By the way, one of the dirty little secrets of government contracting is that a lot of these contracts, at least in the Defense and Intel sectors, are written so that the company is still going to get paid even if all of the contractors are furloughed and regardless of whether backpay is ever ultimately authorized for the specific contractors deemed essential. The companies just pocket the money. Hence contracting officers unwillingness to move hiring actions or move forward on new contract awards when facing a potential shutdown. They don’t want to have their organizations on the hook for paying for work that isn’t going to get done. So here too contracting isn’t really saving anyone any money. Finally, in regards to the contractors, if they pass another short term contract the contracting officers will still not authorize hires and on-boarding in case the government shuts down when the short term CR expires. This has wreaked havoc on a lot of people’s careers, especially those at the top of the pay scale. I’ve personally lost two full time equivalent opportunities in the past three years because of contracting officers refusing to authorize hires as a result of short term CRs.

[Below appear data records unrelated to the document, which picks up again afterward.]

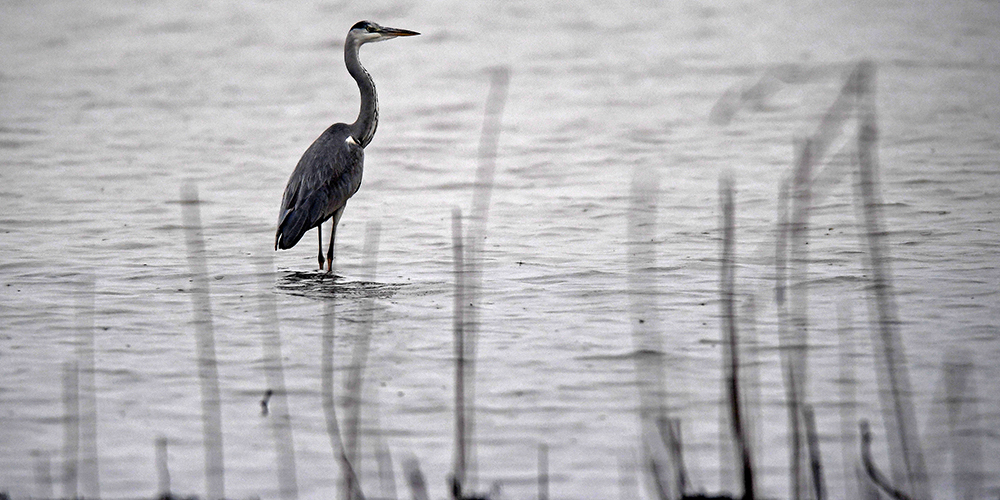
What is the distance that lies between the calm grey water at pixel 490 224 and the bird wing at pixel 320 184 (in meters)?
0.30

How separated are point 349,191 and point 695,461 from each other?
4.15 metres

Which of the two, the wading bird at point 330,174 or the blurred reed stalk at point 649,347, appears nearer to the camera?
the blurred reed stalk at point 649,347

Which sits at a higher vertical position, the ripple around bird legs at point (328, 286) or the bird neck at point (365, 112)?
the bird neck at point (365, 112)

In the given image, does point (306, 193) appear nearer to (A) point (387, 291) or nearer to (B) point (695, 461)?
(A) point (387, 291)

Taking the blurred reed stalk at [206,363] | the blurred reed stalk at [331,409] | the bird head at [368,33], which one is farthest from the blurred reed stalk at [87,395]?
the bird head at [368,33]

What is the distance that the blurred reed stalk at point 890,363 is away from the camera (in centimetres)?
316

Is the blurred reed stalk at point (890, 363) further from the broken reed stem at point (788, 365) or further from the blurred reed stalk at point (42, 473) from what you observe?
the blurred reed stalk at point (42, 473)

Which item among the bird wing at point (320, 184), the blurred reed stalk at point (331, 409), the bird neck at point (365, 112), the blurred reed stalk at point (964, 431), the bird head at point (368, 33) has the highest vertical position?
the bird head at point (368, 33)

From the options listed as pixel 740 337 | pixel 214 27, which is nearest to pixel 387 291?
pixel 740 337

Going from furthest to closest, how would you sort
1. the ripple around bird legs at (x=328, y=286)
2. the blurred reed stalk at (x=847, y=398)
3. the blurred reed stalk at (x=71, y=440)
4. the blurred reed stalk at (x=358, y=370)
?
the ripple around bird legs at (x=328, y=286) < the blurred reed stalk at (x=847, y=398) < the blurred reed stalk at (x=71, y=440) < the blurred reed stalk at (x=358, y=370)

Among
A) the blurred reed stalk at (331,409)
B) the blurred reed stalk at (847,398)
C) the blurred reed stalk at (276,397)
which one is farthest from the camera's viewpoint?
the blurred reed stalk at (276,397)

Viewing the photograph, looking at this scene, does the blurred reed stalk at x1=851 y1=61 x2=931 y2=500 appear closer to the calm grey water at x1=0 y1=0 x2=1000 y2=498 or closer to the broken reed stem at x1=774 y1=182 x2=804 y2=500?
the calm grey water at x1=0 y1=0 x2=1000 y2=498

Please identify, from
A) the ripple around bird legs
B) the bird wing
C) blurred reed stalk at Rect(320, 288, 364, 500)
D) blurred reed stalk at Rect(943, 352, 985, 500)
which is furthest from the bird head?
blurred reed stalk at Rect(943, 352, 985, 500)

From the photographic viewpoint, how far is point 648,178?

Every agency, department, bureau, and office will have some personnel still working during the shutdown. despite the vast majority of civil servants and contractors being furloughed and put on the equivalent of unpaid leave if the government does shut down. What we don’t know, as this would be the first shutdown under the current administration is just how much proper shutdown planning has been done. Almost every Federal agency, department, bureau, and office is still missing significant numbers of senior political appointees, not to mention almost the entire tranche of the middle and low level political appointees that would and should be making a lot of these budgetary decisions at the departmental level and then pushing guidance down. Given the dearth of political appointments – both made by the administration at the one year mark and/or confirmed by the Senate – we are once again in uncharted waters. Things might go okay, especially if the shutdown is relatively short, say between 3 and 5 days. Or they could go really badly when the senior executives and senior civil servants in far too many acting leadership positions are unwilling to assume a lot of risk in making decisions regarding how to manage the Federal workforce through a shutdown and, as a result, decisions that should be made and guidance that should be given by political appointees weren’t made and wasn’t given because they haven’t been appointed for whatever reason.
I can say that it is my understanding that the VA will remain open because their funding was secured through to Fiscal Year 19 as a result of legislation signed in 2017.
Stay frosty! Or, given the weather in much of the US, stay warm.